---------- DATASET ROWS ----------

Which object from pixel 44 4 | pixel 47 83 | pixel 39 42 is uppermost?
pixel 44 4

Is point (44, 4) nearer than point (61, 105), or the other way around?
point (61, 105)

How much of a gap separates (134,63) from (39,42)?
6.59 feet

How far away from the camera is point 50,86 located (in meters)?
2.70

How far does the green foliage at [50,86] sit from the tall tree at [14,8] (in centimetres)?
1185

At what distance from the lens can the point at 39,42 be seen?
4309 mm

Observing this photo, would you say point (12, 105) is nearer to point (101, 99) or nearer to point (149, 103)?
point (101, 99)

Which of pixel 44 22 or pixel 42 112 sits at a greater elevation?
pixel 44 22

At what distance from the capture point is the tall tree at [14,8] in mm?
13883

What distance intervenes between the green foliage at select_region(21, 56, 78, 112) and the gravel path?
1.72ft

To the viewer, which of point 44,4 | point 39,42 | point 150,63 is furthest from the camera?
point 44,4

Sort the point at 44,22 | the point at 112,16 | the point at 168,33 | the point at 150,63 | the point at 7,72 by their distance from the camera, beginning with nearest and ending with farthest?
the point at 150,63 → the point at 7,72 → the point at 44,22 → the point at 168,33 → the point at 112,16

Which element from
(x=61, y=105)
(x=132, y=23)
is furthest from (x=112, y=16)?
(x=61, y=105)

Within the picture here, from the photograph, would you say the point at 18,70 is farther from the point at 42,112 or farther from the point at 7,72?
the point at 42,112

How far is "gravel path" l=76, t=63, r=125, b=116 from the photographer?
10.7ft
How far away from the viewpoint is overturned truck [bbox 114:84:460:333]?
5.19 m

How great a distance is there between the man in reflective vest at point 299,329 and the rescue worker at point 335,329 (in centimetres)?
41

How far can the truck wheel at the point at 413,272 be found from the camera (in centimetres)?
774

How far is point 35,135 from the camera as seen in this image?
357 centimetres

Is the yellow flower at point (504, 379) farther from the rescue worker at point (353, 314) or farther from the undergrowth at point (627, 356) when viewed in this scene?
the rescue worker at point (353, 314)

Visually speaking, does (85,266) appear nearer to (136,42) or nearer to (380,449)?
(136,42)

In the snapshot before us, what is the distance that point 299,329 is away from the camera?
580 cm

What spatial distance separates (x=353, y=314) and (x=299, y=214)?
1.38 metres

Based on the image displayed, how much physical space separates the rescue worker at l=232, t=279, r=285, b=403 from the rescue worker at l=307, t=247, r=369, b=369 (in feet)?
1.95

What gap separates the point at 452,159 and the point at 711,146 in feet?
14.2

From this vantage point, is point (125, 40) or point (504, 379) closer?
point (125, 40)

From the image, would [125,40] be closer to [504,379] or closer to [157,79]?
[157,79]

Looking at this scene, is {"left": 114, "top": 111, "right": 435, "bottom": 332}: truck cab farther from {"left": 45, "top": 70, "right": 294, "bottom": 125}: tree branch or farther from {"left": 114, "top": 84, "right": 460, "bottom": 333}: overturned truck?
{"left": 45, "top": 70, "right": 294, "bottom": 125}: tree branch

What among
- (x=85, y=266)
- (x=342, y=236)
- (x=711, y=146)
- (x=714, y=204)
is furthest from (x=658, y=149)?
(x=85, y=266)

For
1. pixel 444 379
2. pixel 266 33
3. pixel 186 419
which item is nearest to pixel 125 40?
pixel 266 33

----------

AIM OF THE TASK. Give the records again from the line with "Looking at this" through the end, switching "furthest" to "farthest" and leaving everything else the same.

CORRECT RESULT.
Looking at this scene, is {"left": 114, "top": 111, "right": 435, "bottom": 332}: truck cab farther from {"left": 45, "top": 70, "right": 294, "bottom": 125}: tree branch or farther from {"left": 114, "top": 84, "right": 460, "bottom": 333}: overturned truck?
{"left": 45, "top": 70, "right": 294, "bottom": 125}: tree branch

What among
- (x=85, y=266)
- (x=342, y=236)
- (x=711, y=146)
- (x=714, y=204)
is farthest from (x=658, y=149)?
(x=85, y=266)

For
1. pixel 444 379
2. pixel 266 33
3. pixel 186 419
which item is nearest to pixel 125 40?
pixel 266 33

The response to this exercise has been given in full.